Re: syncrepl slaves all quit after master restart - not a single retry

2010-08-12 Thread masarati

 You have no retry parameter in your syncrepl config, so naturally it
 does
 not retry. It always helps to actually Read The correct FM, slapd.conf(5)
 in
 your case.

I'd also note that slapd will issue

syncrepl rid=003 searchbase=ou=tree,ou=name: no retry defined, using
default

if no retry is configured; one should at least wonder what that message
means.  I'd favor refusing to start if no retry is configured, since
replication is not reliable without.

p.



Re: syncrepl slaves all quit after master restart - not a single retry

2010-08-12 Thread Howard Chu

masar...@aero.polimi.it wrote:



You have no retry parameter in your syncrepl config, so naturally it
does
not retry. It always helps to actually Read The correct FM, slapd.conf(5)
in
your case.


I'd also note that slapd will issue

syncrepl rid=003 searchbase=ou=tree,ou=name: no retry defined, using
default

if no retry is configured; one should at least wonder what that message
means.  I'd favor refusing to start if no retry is configured, since
replication is not reliable without.


That message was added in 2.4, these guys are using 2.3. At this point I've 
grown tired of telling people you're using an obsolete release, you should 
upgrade.


--
  -- Howard Chu
  CTO, Symas Corp.   http://www.symas.com
  Director, Highland Sun http://highlandsun.com/hyc/
  Chief Architect, OpenLDAP  http://www.openldap.org/project/


Re: syncrepl slaves all quit after master restart - not a single retry

2010-08-12 Thread Nick Urbanik

Dear Masarati,

On 13/08/10 02:44 +0200, masar...@aero.polimi.it wrote:



You have no retry parameter in your syncrepl config, so naturally
it does not retry. It always helps to actually Read The correct FM,
slapd.conf(5) in your case.


Bless you, thank you very much for that help.

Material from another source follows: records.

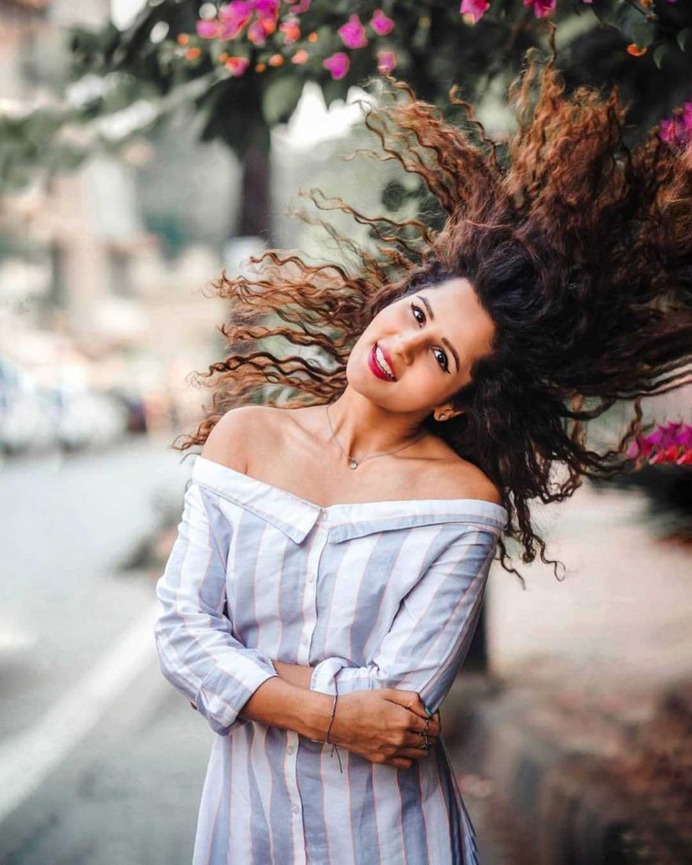 Gorgeous Beauty and Street Style Portraits by Ankit Kumar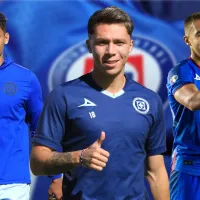 Contra Mazatlán, ¡el ataque de Cruz Azul terminó conformado por canteranos!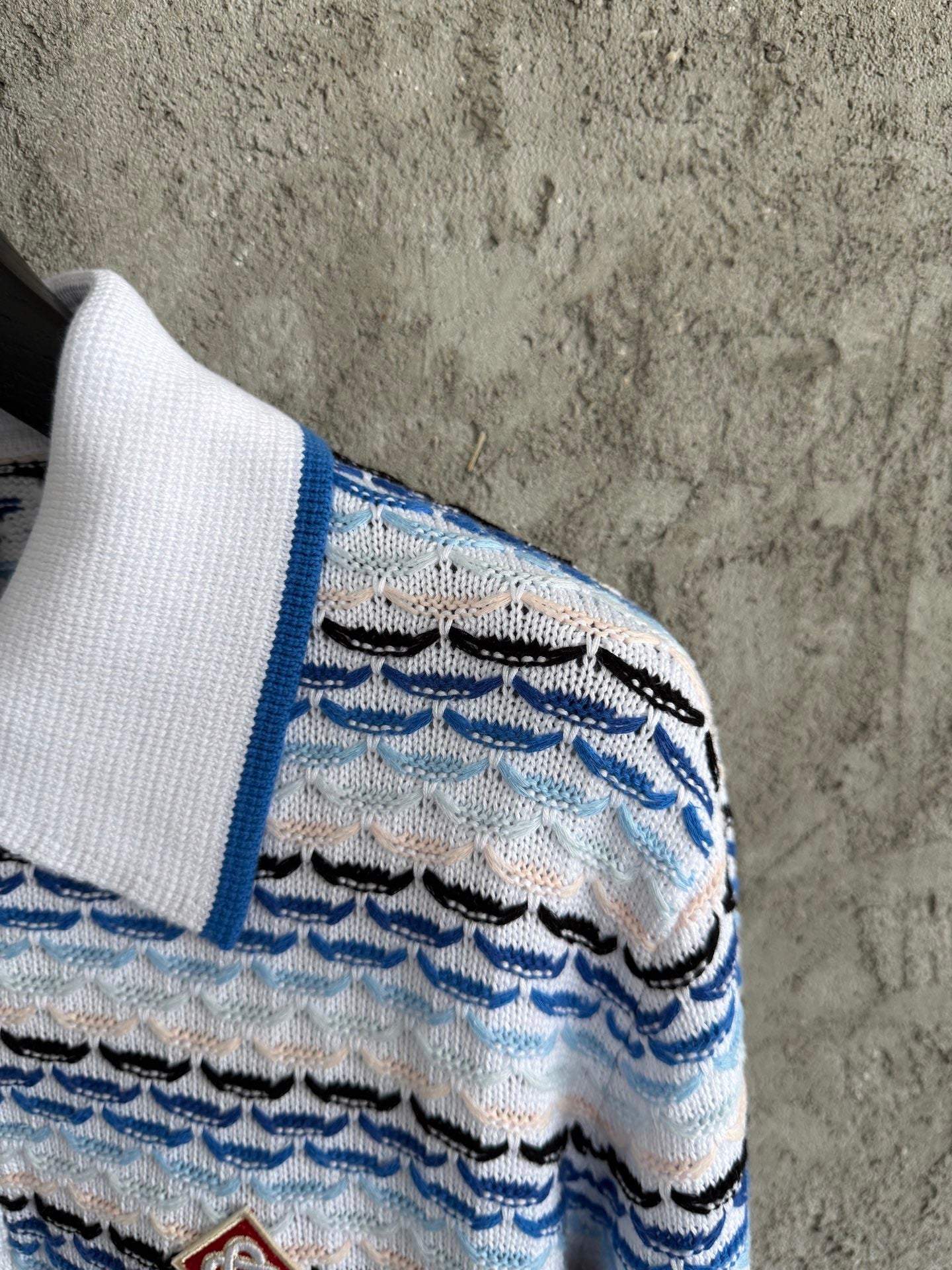 Casablanca Long Sleeve Shirt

I'd also note that slapd will issue

syncrepl rid=003 searchbase=ou=tree,ou=name: no retry defined, using
default

if no retry is configured; one should at least wonder what that
message means.  I'd favor refusing to start if no retry is
configured, since replication is not reliable without.


Yes, that makes sense.

[r...@ldapro04.syd ~]# grep -P '\bretry' /var/log/ldap*
[r...@ldapro04.syd ~]# 


No such error message seems to be present.
--
Nick Urbanik http://nicku.org 808-71011 nick.urba...@optusnet.com.au
GPG: 7FFA CDC7 5A77 0558 DC7A 790A 16DF EC5B BB9D 2C24  ID: BB9D2C24
I disclaim, therefore I am.


Re: syncrepl slaves all quit after master restart - not a single retry

2010-08-12 Thread Nick Urbanik

Dear Howard,

On 12/08/10 17:34 -0700, Howard Chu wrote:
You have no retry parameter in your syncrepl config, so naturally 
it does not retry. It always helps to actually Read The correct FM, 
slapd.conf(5) in your case.


Thank you very much indeed for your very helpful, prompt and accurate
reply!  I will happily buy you a beer or beverage of your choice if I
see you at Linuxconf or elsewhere.
--
Nick Urbanik http://nicku.org 808-71011 nick.urba...@optusnet.com.au
GPG: 7FFA CDC7 5A77 0558 DC7A 790A 16DF EC5B BB9D 2C24  ID: BB9D2C24
I disclaim, therefore I am.